Viper,Well, that's exactly what they are proposing: a way to make P2P music transfers "legal", for a flat fee. Somewhere around $5 a month sounds OK to me, but not much more.
I understand your frustration, but believe me, you are paying much higher amounts for other useless and illegal things out of your taxes, insurances, etc (I know that's my case anyway :)
As soon as a system that makes economic sense will be in place, I see no real reason for all the copy protection schemes.

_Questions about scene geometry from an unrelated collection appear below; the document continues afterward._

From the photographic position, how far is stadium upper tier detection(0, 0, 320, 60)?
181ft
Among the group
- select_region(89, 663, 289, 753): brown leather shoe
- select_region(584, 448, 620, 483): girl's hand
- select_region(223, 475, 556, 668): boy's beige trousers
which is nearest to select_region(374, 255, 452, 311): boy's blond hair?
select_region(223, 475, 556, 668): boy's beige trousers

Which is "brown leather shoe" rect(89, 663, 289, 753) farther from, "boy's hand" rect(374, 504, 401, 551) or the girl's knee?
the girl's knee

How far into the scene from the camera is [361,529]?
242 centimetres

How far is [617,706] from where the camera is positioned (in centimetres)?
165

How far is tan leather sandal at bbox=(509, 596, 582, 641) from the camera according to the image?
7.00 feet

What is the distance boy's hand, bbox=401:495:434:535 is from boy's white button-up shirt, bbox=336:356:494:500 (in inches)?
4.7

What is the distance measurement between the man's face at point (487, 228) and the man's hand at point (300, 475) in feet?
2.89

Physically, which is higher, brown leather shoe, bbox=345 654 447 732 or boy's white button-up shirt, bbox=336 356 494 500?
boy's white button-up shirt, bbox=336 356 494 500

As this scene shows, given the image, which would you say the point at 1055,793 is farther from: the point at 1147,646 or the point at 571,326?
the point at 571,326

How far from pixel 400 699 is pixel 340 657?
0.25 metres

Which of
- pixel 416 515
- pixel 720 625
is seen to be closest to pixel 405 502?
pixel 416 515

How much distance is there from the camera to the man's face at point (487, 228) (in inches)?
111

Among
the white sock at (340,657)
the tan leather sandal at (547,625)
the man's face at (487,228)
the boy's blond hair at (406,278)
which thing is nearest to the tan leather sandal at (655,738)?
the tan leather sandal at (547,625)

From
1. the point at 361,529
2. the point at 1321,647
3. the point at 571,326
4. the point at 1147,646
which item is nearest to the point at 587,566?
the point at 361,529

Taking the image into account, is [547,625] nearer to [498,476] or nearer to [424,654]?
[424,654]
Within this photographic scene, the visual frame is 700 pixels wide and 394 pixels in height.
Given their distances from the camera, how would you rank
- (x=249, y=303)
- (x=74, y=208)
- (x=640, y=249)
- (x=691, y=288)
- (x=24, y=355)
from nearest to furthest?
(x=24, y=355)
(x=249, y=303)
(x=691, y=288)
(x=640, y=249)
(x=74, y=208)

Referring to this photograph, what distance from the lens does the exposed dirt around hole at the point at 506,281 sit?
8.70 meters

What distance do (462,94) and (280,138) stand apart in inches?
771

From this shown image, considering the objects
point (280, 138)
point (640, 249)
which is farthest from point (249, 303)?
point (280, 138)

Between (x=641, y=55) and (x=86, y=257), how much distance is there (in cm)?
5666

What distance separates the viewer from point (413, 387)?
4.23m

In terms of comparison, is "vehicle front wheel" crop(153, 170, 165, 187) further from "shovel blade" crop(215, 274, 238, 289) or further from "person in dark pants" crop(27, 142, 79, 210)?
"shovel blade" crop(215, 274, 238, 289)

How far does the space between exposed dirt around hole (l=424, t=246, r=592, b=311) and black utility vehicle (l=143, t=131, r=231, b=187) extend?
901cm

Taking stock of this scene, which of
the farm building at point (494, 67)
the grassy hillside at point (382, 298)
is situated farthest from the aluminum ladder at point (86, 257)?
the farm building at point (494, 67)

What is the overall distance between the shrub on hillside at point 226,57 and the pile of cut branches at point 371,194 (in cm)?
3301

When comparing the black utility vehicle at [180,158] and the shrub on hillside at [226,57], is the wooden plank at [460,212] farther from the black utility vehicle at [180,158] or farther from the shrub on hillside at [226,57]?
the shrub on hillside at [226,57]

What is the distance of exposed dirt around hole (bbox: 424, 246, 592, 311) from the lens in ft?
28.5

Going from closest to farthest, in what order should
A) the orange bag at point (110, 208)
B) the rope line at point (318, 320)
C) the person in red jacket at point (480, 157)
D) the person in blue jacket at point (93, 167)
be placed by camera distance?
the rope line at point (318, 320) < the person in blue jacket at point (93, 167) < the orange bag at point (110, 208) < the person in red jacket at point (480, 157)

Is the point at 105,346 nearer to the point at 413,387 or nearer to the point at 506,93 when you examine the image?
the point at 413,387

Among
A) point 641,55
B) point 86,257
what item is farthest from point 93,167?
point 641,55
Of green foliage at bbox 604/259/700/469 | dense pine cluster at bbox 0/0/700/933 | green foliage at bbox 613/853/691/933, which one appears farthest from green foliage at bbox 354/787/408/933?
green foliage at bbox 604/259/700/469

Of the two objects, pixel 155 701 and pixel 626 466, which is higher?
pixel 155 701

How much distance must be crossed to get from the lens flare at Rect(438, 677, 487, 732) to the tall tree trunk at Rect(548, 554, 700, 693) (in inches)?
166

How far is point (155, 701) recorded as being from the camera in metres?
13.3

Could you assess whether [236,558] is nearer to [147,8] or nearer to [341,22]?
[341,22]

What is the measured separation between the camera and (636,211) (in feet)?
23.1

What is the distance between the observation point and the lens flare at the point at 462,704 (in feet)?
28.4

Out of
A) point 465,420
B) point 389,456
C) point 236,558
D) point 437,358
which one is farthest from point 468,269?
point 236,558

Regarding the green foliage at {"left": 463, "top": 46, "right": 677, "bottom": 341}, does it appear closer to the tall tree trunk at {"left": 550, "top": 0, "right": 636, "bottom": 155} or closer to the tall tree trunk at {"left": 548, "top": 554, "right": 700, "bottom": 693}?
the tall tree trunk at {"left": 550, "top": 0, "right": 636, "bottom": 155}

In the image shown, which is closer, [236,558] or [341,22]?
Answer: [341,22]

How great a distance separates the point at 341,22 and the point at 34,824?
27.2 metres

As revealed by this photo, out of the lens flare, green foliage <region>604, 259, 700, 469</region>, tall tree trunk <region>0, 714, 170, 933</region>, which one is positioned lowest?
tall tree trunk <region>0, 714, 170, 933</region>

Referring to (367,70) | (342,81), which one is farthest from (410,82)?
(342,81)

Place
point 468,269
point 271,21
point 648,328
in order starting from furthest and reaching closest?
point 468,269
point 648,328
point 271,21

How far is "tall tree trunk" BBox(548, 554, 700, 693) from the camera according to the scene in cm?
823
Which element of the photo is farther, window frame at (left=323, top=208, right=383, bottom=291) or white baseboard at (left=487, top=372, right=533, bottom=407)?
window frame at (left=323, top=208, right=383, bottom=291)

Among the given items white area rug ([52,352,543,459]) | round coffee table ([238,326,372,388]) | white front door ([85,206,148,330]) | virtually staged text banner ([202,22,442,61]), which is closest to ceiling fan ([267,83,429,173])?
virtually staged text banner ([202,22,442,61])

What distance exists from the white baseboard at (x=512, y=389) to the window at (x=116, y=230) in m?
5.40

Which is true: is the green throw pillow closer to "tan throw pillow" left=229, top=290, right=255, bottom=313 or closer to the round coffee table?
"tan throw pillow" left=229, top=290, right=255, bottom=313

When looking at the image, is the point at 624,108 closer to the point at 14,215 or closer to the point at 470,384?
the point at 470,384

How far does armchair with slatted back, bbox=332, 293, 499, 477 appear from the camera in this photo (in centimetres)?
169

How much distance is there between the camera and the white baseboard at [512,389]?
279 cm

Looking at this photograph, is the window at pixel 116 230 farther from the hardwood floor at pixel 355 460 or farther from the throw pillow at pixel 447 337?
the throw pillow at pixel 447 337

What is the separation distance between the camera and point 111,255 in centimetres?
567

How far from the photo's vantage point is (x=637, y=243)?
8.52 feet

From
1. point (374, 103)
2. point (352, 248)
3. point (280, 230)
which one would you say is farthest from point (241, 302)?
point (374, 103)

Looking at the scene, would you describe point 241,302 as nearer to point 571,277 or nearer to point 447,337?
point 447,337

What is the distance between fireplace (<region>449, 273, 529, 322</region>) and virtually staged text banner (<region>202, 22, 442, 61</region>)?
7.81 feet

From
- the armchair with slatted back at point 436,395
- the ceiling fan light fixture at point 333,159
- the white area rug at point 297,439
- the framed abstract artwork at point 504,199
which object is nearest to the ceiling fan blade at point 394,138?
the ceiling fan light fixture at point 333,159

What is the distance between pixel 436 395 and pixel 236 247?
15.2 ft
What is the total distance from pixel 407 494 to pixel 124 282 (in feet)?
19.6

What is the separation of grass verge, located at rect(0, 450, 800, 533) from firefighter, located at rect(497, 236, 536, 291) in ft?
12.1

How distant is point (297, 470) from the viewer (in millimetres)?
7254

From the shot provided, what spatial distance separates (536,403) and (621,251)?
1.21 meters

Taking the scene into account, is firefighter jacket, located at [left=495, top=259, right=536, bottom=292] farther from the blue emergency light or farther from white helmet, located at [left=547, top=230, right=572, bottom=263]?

There's a greater danger IMO in the digital copyright laws being drafted throughout Europe, those will basically make any recording of your LPs, cassettes, movies, CDs, etc, illegal, even for your own private use. The whole thing is pretty stupid, and really scary if you think that some lawyers, lobbyists and clueless politicians are able to push such totalitarian ideas all the way to parliament.
But that's another story :)
"As soon as a system that makes economic sense will be in place, I see no real reason for all the copy protection schemes."But the corporate welfare recipients will.
Yeah, but the difference is that everybody has to pay, instead of those using it - and there's still no control, as you can download as much as you want, without any problems... Then suddenly $5 is too small an amount.I know that we're paying for such things already, I wrote that earlier ;) But as I wrote then, it is not a reason to just keep adding on that pile.
We agree on all the laws. They're insanely stupid. Like now, you can make a digital copy, for yourself, of your bought CD, which you couldn't do before (at least not here in Denmark), but if it has any copy protection schemes, you are not allowed to break them, to make yourself a copy. How does that make sense? It's just a big mess and there's nobody really taking the time to actually understand the situation.
But I still believe that if cheap alternatives become available from the record companies for people to download music, much of the p2p trafic will stop and they can get an income that way. From what I understand, there's a lot of people willing to pay for downloads, as long as the price is reasonable. But we'll see when this trend actually becomes more available to users than it is today. A lot of the record companies are taking actions to come out with something that provides an alternative to buying the music on CD or whatever.
No wonder you're fed up with taxes.. I think you need two jobs there: one to pay the taxes, and the other to pay the rentJust kidding.. Whereabout in DK are you based? There are several Danish inmates who come to this board regularly
I read there was a Danish artist published on DVD-Audio (and also one on SACD) recently, did you check it out?
Best
Hehe, yeah... We pay about 50% in taxes and when we want to buy a car, we have to pay 180% more than it costs... And then insurance... Oh, it's great ;)Yeah, I know about some of the danish inmates too - I know of at least 2 others. I'm on Sealand.
I haven't had a chance to check out the SACD yet. Hopefully I'll get around to it pretty soon, should be interesting to see how it turned out.
50% is about what my wife and I pay here in the US. Between federal & state taxes which come out of our paychecks and local real estate tax on our house, the total take was just under 50% of our income last year and just over 50% the year before that. And we're upper middle class at best, carrying a lot of debt and not remotely wealthy. Admittedly, most material goods are cheap here, and sales & fuel taxes are low, but otherwise you're not doing as bad as you think.
I know we have it pretty good, all around. We have a good social system that takes care of everyone and got a lot of other benefits from the taxes we pay.
The main thing that gets to me is all the taxes we have to pay on cars. At least it's getting more focus these days, so changes could happen on that account. It would be nice to be able to afford some of the cars I otherwise would be able to buy, if I were living in Sweden, Germany or the UK.